LiScraper.py is a single-pass script meant to extract a list of profiles from within your own LinkedIn network, according to the results of a search query e.g. data scientist AND Singapore. This script was used to fulfill the use case described in the following Medium article. Please remember that LinkedIn has a User Agreement that expressly prohibits crawlers and scraping activity on their website - use this resource at your own risk.
Also note that LinkedIn will not display profiles beyond 3rd degree connections. As such, please be aware of biases arising from the inspection paradox when attempting to make inferences about the population of Data Scientists or other professionals of interest using your own social network.
Within the script, the following parameters can be changed according to your requirements:
pd.json
Supply your LinkedIn credentials in this json file with the following structure:
{
"username": "username",
"pd": "password"
}
results.csv
Profiles will be written to this file in .csv format, one profile per row. You do not have to create this file before running the script.
dataKey.json
This will store the unique profile links that have been scraped. The scraper might halt for various reasons after execution, and this store helps to keep track of scraped profiles in case it needs to be restarted. You do not have to create this file before running the script.
self.searchQuery
This will contain the search query for profiles of interest.
self.completedPages
In case the scraper halts midway, this variable will enable you to pick up at the page where you left off. Specify for example self.completedPages = 9 if the scraper crashes at page 10 of your results.
self.totalPages
This determines the total number of pages that your scraper will evaluate. By default, LinkedIn does not display more than 100 pages of results for any search query.
self.expo
This is a sample of 1000 interval times in units of seconds, drawn from an exponential distribution with scale parameter 2 (i.e. mean of 1 click every 2 seconds). It is meant to simulate the distribution of gap times between human clicks in normal browser interactions. Change the scale parameter to simulate your preferred distribution of interval times.
A Pipfile is supplied with this package to install dependencies within a python virtual environment. In Terminal, pipenv install to install and pipenv shell to access the virtual environment.
Li-Scraper uses ChromeDriver to emulate browser interactions, so make sure you have it installed.

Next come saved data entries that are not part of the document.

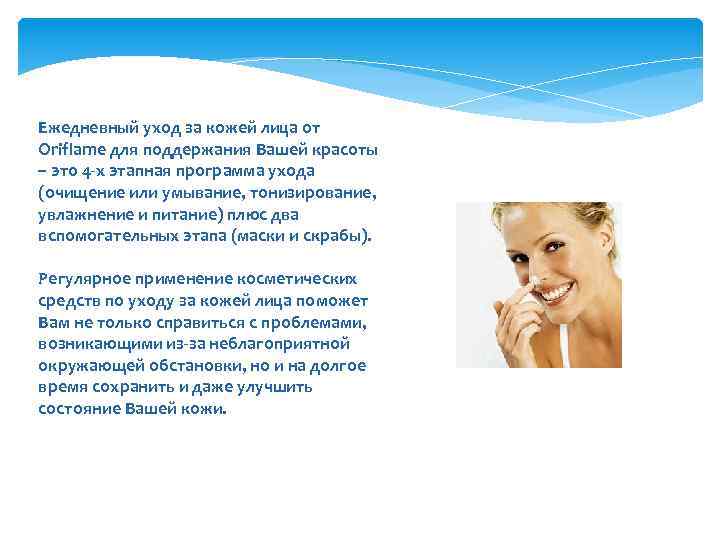 Ежедневный уход за кожей лица от Oriflame для поддержания Вашей красоты – это 4-х этапная программа ухода (очищение или умывание, тонизирование, увлажнение и питание) плюс два вспомогательных этапа (маски и скрабы).

Регулярное применение косметических средств по уходу за кожей лица поможет Вам не только справиться с проблемами, возникающими из-за неблагоприятной окружающей обстановки, но и на долгое время сохранить и даже улучшить состояние Вашей кожи.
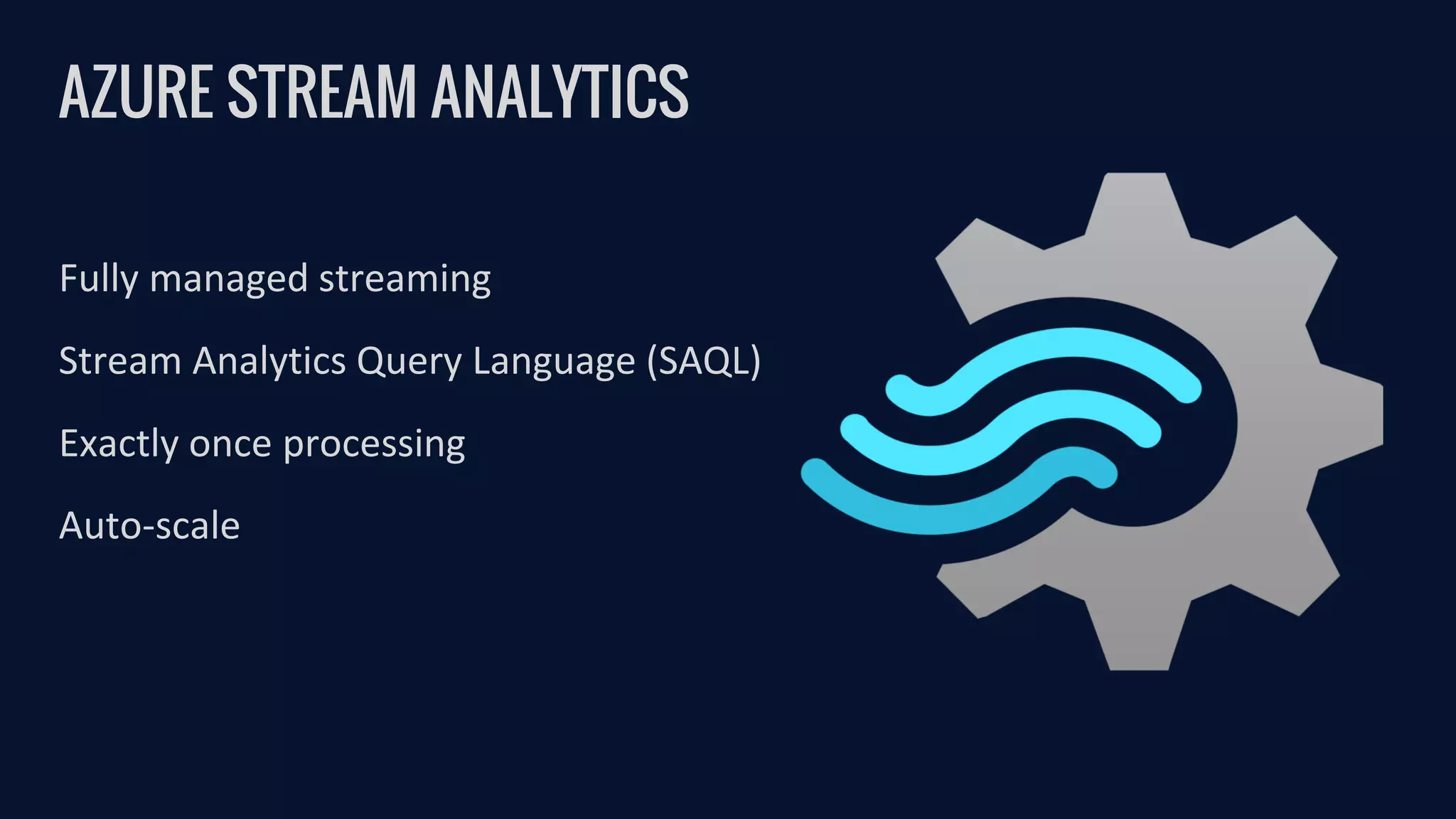 AZURE STREAM ANALYTICS

Fully managed streaming

Stream Analytics Query Language (SAQL)

Exactly once processing

Auto-scale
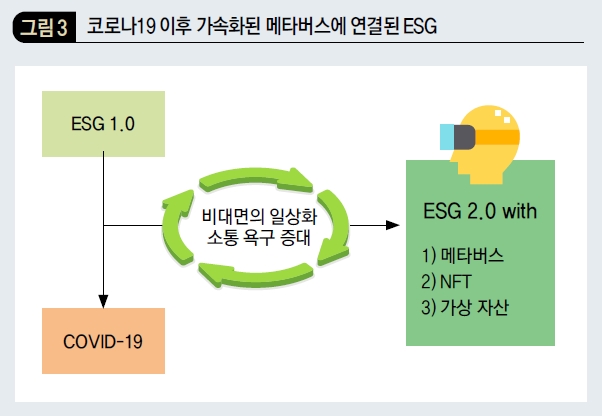 그림 3 코로나19 이후 가속화된 메타버스에 연결된 ESG

ESG 1.0

COVID-19

비대면의 일상화
소통 욕구 증대

ESG 2.0 with

1) 메타버스
2) NFT
3) 가상 자산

On a Mac, the easiest way is to use brew cask install chromedriver in Terminal. Otherwise, please refer to the ChromeDriver documentation: https://chromedriver.chromium.org/getting-started
Once inside the virtual environment, run pipenv run python Li-Scraper.py.
Results are written to the file results.csv, one profile per row. Because each profile may have multiple entries for education and
experience, the data for each of these parameters are written as a json object array, with the following structure:
{
"data":[
{
"position": "Position 1",
"company": "Company A",
"duration": "X1 yrs Y1 mos"
},
{
"position": "Position 2",
"company": "Company B",
"duration": "X2 yrs Y2 mos"
}
]
}
{
"data":[
{
"school": "School 1",
"certification": "Bachelor's P1:::Domain Q1:::Merit R1"
},
{
"school": "School 2",
"certification": "Master's P2:::Domain Q2"
}
]
}
The field certification contains up to 3 sub-parameters: Certificate (Bachelors/Masters etc.), Domain (Biology/Computer Science etc.) and Merit (First Class Honours/ 4.0 GPA etc.). These sub-parameters are delimited by triple colon :::.
The scraper works by emulating actual browser interactions, so often times it will fail if the page has not updated to the correct state and does not contain the HTML elements being looked for. In particular, if the comment Finding next icon... is being repeated multiple times in Terminal, the driver is attempting to scroll down to the bottom of the page but the browser is not responding for some reason. In this situation, it suffices to manually scroll down the page to help the driver along. Otherwise, if the scraper crashes, it does not hurt to restart the execution. You can specify the page to start using self.completedPages, and the file dataKey.json will ensure that the scraper will pick up where it left off.
This is a json file containing the XPath selectors mapping to the identity of the html tags containing the parameters of interest i.e. Name, Experience and Education. Considerable manual effort was invested into identifying these tags and their corresponding selectors. Do not be surprised if LinkedIn changes the identity of the html tags, in which case you will have to update the XPath selectors in this file manually.